Tuesday, November 6, 2012

Copse of the Golden Bear


 This fellow (Timothy Moon) has just wandered into his destiny. From the same story as the last illustration.

The Whore and the Hierophant


This is a quickie illustration based off a story I made with some friends. These are the Delcroixs.  They have plans.

A Brief Introduction

My name is Gus Storms and this is my blog now. It's another step in my campaign to blitzkrieg Internet with my existence, body and soul, like some terrible, virile tornado. I'm telling you, it'll be crazy: illustration posts, Space Creep concept and updates, drawing of animals I like and much, much more! Whooaaah! Are you still holding on? Good. I also might talk about a book I'm reading from time to time, so get with it and strap the f**k in.

Addendum: Despite the last paragraph's invigoration, I expect this project (blogect?) will end prematurely, resolving in much the same way as that little mistake I made during a particularly randy highschool-drama party. That is to say, quickly and quietly aborted. I have mixed feelings, very much leaning towards the negative, concerning this type of shameless exhibitionism...but what the hell, Jonah friggin' Lehrer does it for the New York Times and everything worked out for him, right? Right?!
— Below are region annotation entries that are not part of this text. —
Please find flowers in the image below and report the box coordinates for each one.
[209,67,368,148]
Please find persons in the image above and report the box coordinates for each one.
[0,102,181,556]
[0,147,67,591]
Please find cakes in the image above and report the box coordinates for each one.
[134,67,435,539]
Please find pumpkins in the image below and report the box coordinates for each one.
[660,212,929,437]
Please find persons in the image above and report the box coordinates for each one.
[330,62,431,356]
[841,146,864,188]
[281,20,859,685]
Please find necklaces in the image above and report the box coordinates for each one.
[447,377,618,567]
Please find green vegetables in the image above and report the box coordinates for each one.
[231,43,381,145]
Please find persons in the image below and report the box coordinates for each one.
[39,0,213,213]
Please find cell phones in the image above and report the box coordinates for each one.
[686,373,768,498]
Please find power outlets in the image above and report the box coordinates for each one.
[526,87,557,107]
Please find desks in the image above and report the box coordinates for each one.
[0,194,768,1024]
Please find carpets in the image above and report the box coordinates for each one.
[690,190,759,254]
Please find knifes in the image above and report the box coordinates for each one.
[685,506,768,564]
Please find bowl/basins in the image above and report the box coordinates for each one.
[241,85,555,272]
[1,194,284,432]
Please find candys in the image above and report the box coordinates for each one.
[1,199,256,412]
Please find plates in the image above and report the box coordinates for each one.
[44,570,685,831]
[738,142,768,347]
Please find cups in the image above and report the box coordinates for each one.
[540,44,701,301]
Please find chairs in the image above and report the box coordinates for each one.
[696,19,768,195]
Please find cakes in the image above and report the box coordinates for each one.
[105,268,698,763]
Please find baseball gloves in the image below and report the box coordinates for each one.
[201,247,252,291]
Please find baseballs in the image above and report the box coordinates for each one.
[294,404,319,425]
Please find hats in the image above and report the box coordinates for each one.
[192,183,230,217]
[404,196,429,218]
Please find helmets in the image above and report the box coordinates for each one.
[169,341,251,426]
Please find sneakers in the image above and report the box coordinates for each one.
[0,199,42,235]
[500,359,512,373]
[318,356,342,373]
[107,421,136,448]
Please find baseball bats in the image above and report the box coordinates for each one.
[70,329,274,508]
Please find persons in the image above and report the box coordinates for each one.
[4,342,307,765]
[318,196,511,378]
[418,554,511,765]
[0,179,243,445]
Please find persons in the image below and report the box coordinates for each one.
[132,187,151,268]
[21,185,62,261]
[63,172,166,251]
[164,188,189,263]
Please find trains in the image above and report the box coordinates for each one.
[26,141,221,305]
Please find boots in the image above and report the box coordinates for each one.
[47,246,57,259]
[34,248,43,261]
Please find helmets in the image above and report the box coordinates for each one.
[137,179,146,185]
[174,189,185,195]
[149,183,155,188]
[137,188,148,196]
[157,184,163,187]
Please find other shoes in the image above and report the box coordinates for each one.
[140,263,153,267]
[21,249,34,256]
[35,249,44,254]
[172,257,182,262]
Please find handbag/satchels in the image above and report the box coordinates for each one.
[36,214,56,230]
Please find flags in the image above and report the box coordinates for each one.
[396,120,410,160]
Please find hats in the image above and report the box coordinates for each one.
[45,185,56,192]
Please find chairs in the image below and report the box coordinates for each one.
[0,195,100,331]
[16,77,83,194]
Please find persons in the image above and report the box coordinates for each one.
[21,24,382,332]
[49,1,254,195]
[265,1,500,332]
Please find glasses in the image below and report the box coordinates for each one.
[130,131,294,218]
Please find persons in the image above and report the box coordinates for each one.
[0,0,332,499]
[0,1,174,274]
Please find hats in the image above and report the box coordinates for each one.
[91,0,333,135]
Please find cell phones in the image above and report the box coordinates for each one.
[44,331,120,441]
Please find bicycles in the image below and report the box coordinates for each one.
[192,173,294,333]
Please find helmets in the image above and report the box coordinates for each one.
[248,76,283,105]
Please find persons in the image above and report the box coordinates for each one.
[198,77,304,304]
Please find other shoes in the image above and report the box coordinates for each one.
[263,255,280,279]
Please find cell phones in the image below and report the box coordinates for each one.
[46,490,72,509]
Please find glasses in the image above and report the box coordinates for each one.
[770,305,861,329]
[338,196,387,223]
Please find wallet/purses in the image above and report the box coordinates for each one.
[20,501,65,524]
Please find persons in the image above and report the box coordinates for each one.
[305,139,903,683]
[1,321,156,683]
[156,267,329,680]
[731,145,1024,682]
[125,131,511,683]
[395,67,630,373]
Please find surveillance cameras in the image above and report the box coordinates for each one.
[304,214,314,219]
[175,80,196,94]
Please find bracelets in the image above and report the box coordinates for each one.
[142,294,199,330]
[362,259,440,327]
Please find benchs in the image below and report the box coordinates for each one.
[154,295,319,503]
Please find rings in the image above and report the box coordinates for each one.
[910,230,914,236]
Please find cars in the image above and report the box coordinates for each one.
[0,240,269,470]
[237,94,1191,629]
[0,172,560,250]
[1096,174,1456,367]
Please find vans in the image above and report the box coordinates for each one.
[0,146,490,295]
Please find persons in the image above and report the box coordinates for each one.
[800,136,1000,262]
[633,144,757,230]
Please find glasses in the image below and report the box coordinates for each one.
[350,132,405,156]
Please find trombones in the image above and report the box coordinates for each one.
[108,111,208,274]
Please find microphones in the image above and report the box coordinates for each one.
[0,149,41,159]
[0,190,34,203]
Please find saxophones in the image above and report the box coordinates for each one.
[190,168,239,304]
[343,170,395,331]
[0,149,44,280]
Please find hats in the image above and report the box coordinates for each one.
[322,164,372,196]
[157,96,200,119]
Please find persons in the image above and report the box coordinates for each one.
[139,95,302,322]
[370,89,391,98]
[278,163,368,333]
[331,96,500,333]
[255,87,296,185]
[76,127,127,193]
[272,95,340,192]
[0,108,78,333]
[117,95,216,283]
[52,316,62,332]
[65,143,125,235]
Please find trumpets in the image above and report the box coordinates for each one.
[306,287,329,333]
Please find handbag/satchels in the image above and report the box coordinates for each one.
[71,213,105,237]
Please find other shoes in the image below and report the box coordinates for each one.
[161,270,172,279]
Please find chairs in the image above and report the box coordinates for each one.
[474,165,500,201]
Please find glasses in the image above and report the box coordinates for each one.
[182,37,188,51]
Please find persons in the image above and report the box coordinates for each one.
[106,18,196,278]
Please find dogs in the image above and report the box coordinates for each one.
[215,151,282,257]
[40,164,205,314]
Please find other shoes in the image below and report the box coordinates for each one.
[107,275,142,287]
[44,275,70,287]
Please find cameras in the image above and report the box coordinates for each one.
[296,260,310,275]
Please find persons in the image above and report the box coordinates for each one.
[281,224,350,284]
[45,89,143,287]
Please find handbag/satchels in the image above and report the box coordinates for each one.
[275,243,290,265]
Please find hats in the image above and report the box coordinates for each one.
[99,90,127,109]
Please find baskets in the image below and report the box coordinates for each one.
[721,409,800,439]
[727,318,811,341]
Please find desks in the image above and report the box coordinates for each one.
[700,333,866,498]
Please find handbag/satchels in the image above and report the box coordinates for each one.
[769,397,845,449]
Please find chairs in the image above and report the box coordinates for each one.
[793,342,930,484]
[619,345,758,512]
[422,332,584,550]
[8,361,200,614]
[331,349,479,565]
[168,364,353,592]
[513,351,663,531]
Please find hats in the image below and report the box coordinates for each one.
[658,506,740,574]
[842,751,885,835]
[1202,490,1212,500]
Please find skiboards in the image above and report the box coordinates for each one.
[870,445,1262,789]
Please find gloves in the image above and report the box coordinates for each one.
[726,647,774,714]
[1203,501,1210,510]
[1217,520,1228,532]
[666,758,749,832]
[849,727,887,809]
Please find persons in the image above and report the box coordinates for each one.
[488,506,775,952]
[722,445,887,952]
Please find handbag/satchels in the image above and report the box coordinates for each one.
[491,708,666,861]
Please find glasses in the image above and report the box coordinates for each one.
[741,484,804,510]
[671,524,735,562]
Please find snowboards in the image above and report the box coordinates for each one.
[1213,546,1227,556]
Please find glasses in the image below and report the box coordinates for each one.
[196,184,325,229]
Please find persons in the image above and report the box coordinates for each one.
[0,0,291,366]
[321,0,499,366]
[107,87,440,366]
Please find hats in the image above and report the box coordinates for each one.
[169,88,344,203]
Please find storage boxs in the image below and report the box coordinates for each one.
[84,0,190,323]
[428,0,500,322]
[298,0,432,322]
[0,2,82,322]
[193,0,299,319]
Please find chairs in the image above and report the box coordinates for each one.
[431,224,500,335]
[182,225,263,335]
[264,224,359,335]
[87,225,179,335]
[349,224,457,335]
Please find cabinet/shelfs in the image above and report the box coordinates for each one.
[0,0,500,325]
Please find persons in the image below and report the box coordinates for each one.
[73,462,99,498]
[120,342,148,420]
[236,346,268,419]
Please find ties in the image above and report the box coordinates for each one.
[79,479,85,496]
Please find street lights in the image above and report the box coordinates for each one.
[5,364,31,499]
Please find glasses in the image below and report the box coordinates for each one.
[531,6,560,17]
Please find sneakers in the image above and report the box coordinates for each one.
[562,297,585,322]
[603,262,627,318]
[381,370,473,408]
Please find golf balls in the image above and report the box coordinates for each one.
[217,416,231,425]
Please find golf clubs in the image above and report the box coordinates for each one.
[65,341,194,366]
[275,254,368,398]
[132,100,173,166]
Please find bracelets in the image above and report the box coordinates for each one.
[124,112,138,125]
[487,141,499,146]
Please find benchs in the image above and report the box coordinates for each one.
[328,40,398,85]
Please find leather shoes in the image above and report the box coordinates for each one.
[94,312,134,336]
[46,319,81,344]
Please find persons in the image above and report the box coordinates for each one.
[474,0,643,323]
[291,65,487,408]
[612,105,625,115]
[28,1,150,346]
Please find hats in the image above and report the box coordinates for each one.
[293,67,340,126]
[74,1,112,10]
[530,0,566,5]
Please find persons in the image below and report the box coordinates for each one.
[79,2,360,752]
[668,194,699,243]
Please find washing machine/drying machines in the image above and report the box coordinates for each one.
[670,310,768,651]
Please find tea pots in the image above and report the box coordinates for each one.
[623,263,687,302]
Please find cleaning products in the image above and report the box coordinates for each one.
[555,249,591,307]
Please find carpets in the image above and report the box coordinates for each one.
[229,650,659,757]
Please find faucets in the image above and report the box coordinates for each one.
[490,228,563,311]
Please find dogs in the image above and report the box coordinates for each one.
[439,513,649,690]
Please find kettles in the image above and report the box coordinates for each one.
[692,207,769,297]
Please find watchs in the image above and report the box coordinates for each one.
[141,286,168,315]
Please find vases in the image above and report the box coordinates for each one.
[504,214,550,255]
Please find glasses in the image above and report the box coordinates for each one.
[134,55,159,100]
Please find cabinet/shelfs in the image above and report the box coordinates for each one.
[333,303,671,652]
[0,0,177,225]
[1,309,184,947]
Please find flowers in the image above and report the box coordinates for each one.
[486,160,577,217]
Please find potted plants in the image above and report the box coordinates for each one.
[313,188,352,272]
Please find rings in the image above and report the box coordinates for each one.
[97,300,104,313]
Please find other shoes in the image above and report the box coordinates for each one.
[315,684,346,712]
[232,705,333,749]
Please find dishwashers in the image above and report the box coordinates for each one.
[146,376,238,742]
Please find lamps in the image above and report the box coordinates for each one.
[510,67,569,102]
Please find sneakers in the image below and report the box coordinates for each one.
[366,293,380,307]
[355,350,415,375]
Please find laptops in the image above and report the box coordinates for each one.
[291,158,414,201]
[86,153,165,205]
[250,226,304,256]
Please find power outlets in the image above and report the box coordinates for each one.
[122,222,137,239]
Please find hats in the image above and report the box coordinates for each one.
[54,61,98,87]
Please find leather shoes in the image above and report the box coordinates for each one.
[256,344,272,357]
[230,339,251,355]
Lastly, a very quick, very specific message to anyone who reads/looks at this webpage: You're Amazing. Really great. Your intelligence is only outpaced by your talent and poise. The sheer magnitude of your charisma borders on the profane. Also, you're fantastic looking, I'm talking a perfect ten, and there is really no need to take any more s**t from those suppurating troglodytes that call themselves your friends. Seriously, this is just between you and me...shhh shhh, it's gonna be great.